(Excerpts from a spatial dataset):
:::

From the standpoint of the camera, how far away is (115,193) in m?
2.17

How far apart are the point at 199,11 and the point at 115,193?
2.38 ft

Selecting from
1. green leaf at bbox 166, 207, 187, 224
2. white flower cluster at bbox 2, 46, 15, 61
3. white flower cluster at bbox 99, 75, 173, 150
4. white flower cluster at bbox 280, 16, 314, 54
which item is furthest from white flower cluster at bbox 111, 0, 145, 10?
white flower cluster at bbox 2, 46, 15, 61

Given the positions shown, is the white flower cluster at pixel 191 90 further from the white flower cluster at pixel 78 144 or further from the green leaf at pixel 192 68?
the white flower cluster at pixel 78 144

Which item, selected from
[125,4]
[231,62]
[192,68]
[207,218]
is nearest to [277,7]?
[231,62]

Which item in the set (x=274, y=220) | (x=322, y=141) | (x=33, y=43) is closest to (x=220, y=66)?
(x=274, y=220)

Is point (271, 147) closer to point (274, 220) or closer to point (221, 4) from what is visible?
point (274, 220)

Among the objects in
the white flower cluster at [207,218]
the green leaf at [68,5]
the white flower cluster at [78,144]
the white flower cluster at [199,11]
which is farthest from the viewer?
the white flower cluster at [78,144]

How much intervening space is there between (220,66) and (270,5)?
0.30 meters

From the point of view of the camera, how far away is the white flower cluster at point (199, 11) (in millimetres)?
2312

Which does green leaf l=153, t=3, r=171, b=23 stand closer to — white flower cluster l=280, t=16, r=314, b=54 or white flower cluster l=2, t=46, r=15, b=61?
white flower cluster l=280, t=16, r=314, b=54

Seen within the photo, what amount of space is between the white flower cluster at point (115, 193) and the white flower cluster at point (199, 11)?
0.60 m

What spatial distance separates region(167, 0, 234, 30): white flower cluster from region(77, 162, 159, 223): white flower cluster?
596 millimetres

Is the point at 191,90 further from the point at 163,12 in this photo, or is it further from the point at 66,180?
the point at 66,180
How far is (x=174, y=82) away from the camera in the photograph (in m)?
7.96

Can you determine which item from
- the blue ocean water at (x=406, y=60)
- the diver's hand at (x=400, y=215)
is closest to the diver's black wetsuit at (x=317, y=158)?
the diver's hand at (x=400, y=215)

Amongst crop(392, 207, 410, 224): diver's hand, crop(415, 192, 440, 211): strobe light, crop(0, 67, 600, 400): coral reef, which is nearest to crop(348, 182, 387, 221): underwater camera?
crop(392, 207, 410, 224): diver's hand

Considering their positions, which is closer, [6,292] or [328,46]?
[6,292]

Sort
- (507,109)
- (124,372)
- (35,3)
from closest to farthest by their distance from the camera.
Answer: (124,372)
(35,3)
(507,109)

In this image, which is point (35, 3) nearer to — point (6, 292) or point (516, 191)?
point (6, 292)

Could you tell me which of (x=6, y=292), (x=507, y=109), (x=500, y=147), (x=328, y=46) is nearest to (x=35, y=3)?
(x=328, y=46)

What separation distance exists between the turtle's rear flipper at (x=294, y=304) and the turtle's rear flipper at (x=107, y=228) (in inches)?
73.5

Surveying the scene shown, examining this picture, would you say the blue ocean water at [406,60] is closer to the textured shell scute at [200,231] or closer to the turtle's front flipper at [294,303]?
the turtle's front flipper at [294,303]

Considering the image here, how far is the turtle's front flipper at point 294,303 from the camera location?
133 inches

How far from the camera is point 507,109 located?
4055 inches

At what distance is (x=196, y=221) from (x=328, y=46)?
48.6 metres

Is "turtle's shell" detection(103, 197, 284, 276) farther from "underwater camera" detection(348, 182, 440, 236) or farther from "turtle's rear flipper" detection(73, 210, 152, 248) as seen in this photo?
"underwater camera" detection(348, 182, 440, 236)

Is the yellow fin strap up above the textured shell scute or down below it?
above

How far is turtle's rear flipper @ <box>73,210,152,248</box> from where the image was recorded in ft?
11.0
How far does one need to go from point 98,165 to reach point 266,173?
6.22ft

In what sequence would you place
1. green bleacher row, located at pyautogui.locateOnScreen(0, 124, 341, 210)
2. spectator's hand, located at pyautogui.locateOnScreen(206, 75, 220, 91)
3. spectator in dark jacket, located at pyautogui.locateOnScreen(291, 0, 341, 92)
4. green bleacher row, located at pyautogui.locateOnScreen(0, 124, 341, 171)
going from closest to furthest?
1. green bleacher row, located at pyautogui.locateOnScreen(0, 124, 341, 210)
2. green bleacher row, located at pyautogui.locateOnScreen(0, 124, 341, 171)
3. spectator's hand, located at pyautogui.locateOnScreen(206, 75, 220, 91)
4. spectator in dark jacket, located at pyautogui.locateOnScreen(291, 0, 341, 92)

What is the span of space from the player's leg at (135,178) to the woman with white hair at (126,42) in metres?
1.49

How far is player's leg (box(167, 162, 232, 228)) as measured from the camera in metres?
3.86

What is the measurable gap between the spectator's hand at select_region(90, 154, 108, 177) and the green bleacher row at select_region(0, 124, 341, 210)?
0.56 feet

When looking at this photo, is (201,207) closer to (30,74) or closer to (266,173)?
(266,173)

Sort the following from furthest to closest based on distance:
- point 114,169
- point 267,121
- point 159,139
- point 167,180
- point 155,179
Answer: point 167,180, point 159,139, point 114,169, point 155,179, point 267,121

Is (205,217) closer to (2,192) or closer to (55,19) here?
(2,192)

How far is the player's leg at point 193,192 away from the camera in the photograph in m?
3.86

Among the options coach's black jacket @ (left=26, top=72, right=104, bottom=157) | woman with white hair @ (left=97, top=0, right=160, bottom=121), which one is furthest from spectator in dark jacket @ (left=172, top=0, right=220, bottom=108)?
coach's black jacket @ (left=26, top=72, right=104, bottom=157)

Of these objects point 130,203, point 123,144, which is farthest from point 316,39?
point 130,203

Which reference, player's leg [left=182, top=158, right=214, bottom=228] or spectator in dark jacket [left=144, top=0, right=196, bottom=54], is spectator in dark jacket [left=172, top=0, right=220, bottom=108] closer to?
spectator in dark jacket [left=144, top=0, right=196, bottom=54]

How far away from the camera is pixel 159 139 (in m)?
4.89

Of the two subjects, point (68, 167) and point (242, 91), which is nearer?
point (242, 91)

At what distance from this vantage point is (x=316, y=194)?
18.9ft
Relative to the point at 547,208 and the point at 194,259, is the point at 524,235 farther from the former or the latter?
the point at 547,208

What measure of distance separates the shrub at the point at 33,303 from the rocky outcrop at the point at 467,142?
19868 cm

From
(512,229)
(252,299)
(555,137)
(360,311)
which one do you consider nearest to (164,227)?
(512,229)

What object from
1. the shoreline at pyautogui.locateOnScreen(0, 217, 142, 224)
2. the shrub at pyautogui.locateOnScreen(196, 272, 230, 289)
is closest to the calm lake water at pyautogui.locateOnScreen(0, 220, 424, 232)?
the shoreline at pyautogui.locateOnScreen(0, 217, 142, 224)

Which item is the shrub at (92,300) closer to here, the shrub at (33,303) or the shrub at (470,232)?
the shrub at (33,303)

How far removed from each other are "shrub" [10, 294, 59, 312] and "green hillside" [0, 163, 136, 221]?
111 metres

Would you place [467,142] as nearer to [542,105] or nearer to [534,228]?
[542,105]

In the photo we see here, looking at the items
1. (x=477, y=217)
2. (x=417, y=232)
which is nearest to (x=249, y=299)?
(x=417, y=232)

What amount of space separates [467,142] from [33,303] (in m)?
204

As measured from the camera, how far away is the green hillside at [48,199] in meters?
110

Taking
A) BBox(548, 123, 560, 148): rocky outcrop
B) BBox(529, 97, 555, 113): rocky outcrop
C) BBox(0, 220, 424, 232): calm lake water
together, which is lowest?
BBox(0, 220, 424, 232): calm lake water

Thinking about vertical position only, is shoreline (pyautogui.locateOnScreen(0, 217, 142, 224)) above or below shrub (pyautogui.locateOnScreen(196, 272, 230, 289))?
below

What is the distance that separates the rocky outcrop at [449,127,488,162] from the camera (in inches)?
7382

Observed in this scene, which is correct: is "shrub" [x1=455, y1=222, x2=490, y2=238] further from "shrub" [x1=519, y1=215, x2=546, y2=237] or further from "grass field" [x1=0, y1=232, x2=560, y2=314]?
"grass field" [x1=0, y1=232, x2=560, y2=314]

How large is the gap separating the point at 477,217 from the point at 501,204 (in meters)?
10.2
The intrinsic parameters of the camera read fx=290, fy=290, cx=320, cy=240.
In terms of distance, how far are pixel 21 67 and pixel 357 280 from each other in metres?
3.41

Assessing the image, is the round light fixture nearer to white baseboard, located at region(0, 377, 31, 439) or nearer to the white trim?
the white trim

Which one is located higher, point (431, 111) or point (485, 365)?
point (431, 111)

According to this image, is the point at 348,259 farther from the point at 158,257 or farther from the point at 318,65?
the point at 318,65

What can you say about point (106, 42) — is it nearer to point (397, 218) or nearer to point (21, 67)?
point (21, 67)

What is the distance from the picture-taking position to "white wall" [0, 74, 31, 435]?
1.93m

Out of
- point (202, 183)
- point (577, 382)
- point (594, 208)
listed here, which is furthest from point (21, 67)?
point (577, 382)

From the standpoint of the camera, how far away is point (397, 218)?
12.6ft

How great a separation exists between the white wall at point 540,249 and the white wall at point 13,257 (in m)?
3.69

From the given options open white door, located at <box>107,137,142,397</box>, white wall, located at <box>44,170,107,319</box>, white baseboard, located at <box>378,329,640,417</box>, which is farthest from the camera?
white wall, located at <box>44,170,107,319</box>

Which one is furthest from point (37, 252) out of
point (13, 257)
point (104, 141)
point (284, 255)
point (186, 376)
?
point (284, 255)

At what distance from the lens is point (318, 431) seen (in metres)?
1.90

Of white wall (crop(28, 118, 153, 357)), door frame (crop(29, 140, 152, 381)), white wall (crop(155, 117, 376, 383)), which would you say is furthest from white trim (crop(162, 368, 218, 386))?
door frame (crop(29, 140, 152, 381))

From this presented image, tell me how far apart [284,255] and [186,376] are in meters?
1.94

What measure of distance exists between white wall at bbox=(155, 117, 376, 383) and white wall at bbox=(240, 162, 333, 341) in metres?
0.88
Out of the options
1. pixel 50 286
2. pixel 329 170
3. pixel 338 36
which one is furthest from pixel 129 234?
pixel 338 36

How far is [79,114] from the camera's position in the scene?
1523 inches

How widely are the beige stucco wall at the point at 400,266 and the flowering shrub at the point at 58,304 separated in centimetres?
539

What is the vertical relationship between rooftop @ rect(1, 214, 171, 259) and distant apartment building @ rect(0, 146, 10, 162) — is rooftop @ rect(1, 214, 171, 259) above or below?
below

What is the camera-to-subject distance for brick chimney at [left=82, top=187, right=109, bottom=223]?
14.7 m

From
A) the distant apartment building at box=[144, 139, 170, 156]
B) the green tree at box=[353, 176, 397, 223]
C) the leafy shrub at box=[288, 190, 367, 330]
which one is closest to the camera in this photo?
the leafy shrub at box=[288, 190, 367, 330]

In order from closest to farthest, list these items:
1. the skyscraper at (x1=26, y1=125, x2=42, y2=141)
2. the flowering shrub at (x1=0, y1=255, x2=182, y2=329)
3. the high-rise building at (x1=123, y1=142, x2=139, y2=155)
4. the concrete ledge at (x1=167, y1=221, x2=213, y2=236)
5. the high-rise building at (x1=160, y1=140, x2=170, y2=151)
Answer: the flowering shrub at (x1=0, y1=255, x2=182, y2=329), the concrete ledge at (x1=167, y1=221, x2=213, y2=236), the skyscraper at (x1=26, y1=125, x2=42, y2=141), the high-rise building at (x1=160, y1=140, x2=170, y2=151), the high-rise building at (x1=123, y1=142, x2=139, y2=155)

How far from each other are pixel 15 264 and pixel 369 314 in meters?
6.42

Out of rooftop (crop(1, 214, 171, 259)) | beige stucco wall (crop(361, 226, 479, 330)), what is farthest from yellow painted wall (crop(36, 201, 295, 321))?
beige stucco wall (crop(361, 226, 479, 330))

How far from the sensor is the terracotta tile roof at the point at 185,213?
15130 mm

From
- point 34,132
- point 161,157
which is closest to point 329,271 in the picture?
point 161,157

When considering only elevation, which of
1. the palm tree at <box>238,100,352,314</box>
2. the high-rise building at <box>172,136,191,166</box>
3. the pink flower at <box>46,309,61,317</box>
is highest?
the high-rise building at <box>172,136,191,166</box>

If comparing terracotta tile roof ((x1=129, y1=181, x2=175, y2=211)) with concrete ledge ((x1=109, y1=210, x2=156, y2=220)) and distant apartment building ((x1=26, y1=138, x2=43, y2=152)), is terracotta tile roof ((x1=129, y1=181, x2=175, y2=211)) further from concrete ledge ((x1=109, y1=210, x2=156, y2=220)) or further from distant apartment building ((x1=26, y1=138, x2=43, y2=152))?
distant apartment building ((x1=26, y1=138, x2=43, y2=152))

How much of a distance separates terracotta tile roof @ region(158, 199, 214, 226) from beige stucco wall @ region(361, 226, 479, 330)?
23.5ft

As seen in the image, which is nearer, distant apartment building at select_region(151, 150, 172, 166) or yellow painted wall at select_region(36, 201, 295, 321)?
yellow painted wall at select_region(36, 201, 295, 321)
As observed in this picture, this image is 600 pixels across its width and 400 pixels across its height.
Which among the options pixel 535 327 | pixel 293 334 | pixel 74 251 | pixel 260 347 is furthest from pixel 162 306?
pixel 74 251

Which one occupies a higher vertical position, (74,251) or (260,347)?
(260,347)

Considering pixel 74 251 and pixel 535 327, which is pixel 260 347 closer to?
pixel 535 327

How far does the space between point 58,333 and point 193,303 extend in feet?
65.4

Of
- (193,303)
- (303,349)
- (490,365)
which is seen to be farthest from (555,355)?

:::

(The task): Transcribe exactly the line containing "As seen in the" and all remaining lines of the material, ending with the last one.

(Solution to this exercise):
As seen in the image, which is nearer, distant apartment building at select_region(151, 150, 172, 166) or yellow painted wall at select_region(36, 201, 295, 321)?
yellow painted wall at select_region(36, 201, 295, 321)
As observed in this picture, this image is 600 pixels across its width and 400 pixels across its height.
Which among the options pixel 535 327 | pixel 293 334 | pixel 74 251 | pixel 260 347 is furthest from pixel 162 306?
pixel 74 251

Which one occupies a higher vertical position, (74,251) or (260,347)?
(260,347)

Considering pixel 74 251 and pixel 535 327, which is pixel 260 347 closer to?
pixel 535 327

How far does the space between point 58,333 and point 193,303 extend in feet?
65.4

Of
- (193,303)
- (303,349)
- (490,365)
which is seen to be farthest from (555,355)?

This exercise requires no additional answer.